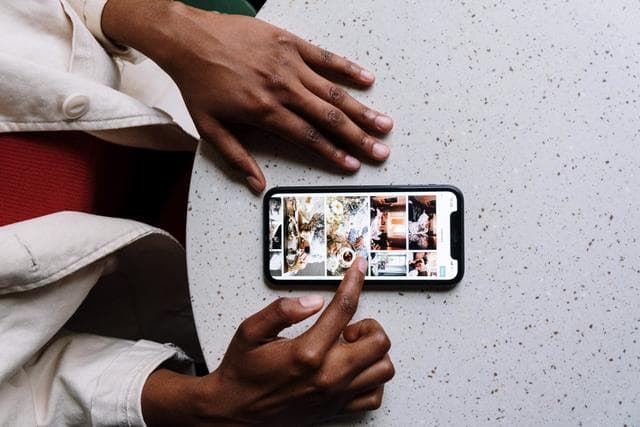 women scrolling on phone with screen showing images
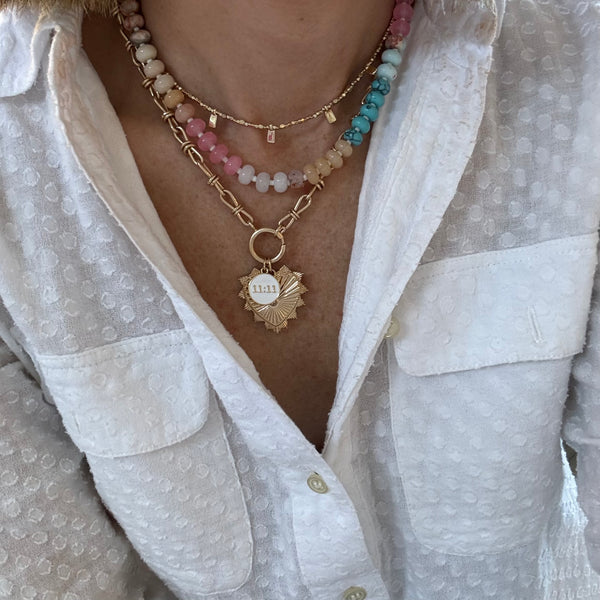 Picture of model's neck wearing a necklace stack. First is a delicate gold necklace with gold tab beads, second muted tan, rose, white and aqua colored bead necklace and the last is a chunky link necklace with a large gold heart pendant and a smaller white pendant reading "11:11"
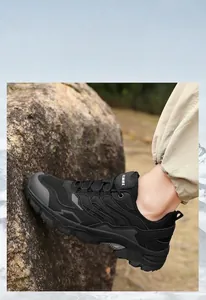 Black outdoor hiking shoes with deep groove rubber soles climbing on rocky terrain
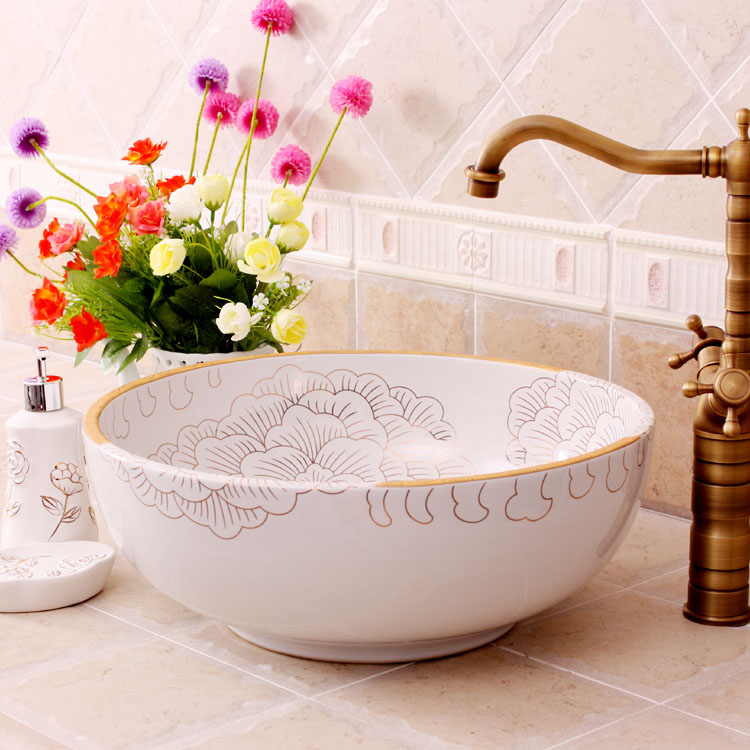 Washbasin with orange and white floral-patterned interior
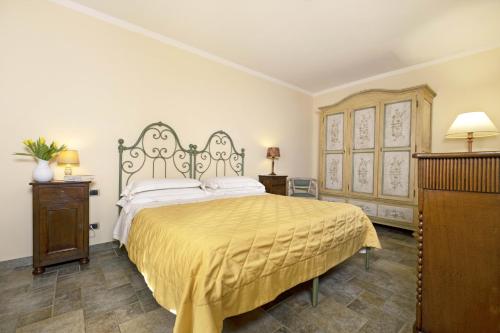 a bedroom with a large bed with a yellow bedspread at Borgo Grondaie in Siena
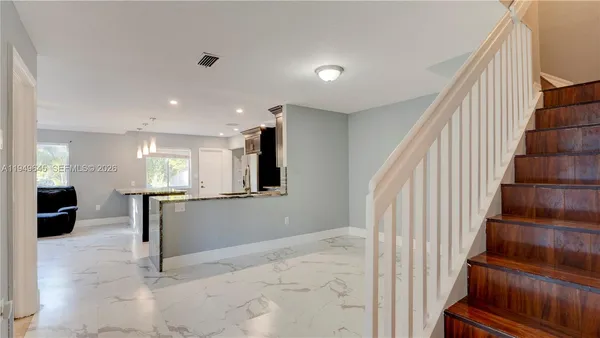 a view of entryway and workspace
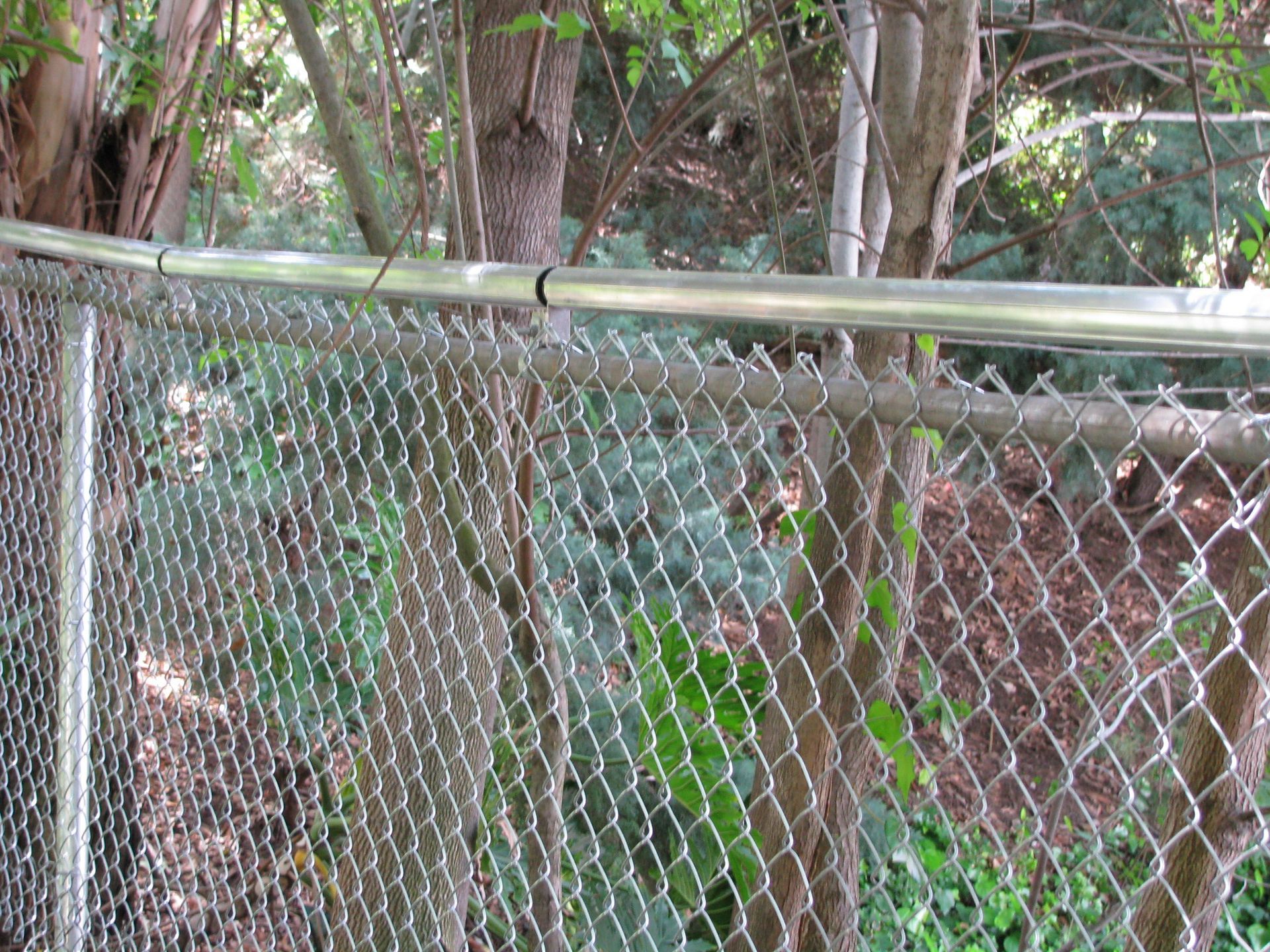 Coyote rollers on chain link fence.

▸ **WORK INSTRUCTIONS**
With the images left out, set down each record exactly as it appears.

▸ **SOLVED EXERCISE**
 women scrolling on phone with screen showing images
 Picture of model's neck wearing a necklace stack. First is a delicate gold necklace with gold tab beads, second muted tan, rose, white and aqua colored bead necklace and the last is a chunky link necklace with a large gold heart pendant and a smaller white pendant reading "11:11"
 Black outdoor hiking shoes with deep groove rubber soles climbing on rocky terrain
 Washbasin with orange and white floral-patterned interior
 a bedroom with a large bed with a yellow bedspread at Borgo Grondaie in Siena
 a view of entryway and workspace
 Coyote rollers on chain link fence.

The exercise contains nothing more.